Nouvelle d’Alain Guilldou auteur, entre autres, de C’est arrivé à Singapour (éditions Gope, 2022).

 

L’INTRIGUE

 

M. Tong, violoniste mondialement admiré, est très attaché à son Stradivarius et à sa belle demeure de Singapour. Lors de ses tournées dans différents pays, Mme Tong en profite pour retrouver sa passion de jeunesse : chanter les Beatles dans un cabaret démodé. La tension latente dans le couple prend un tournant dramatique lorsque Mme Tong apprend le comportement inadmissible de son mari auprès de certaines femmes.
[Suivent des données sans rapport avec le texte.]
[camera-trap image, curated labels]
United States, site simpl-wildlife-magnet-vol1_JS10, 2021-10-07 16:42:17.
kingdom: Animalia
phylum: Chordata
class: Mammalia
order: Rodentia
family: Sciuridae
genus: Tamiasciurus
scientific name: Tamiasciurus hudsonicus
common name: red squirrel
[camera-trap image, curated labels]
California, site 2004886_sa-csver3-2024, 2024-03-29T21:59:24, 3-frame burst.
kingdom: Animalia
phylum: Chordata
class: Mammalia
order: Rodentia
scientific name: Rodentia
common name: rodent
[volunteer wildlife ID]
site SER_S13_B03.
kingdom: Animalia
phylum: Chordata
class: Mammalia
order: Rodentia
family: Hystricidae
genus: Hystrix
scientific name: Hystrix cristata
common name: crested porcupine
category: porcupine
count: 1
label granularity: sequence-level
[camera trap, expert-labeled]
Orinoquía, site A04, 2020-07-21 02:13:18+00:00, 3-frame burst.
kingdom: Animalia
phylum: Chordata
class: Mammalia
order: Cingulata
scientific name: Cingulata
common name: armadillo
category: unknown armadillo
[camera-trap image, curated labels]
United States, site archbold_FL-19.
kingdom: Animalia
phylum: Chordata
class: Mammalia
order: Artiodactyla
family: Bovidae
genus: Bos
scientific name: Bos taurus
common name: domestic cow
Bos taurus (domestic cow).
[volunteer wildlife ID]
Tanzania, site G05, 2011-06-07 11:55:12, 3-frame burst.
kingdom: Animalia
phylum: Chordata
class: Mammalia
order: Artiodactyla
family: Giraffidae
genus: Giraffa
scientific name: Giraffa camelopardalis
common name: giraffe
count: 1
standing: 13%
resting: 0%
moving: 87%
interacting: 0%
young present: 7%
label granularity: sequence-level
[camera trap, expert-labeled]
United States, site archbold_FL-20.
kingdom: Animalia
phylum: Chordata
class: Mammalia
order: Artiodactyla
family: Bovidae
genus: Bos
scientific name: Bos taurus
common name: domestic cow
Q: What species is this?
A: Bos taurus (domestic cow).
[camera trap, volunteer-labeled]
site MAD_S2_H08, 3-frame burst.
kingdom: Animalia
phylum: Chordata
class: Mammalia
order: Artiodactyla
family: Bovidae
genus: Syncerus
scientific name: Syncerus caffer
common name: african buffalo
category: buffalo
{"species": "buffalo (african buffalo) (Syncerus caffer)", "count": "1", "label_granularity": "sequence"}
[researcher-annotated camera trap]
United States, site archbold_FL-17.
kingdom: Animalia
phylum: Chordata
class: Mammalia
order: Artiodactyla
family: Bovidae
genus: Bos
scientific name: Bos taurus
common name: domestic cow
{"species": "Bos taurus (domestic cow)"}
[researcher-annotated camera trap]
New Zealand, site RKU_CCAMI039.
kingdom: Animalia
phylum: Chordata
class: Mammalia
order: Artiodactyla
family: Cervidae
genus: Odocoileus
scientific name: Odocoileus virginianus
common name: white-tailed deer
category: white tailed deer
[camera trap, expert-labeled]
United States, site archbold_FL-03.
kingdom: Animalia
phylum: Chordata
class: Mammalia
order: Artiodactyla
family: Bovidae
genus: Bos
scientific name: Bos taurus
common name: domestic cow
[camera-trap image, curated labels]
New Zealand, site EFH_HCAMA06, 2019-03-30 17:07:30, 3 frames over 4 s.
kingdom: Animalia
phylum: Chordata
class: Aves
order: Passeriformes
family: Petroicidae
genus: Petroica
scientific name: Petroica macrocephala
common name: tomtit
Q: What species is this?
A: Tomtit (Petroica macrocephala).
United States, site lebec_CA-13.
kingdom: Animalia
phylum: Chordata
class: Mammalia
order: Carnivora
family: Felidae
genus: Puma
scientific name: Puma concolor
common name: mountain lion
Elle décide de lui donner une leçon d’une façon très personnelle précisément au moment où il est victime d’événements pour le moins inexplicables et qui risquent de lui faire perdre la raison. Mais qu’est-ce que la raison dans cette histoire ?

 

RÉSUME ÉPISODE 8

 

Toujours aussi élégante, Mme Tong se rend à l’hôpital Khoo Teck Puat où elle souhaite en vain avoir un rendez-vous avec le professeur en charge de M. Tong. Les infirmières qu’elle rencontre lui laissent entendre que le cas est désespéré.  Il n’en a plus que pour quelques jours. C’est le cœur brisé que Mme Tong se remet au volant de sa voiture.

 

ÉPISODE 9 : Une intraitable épouse

 

Prisonnier de son plâtre et de sa perfusion, affaibli par le manque de mouvements et moralement abattu, M. Tong demanda d’une voix résignée :

 

— Combien de temps me reste-t-il ?

 

— Généralement, ce sont des choses qu’on ne veut pas savoir, rétorqua sa femme en regardant négligemment le paysage d’automne qui illustrait le mois de novembre du calendrier mural.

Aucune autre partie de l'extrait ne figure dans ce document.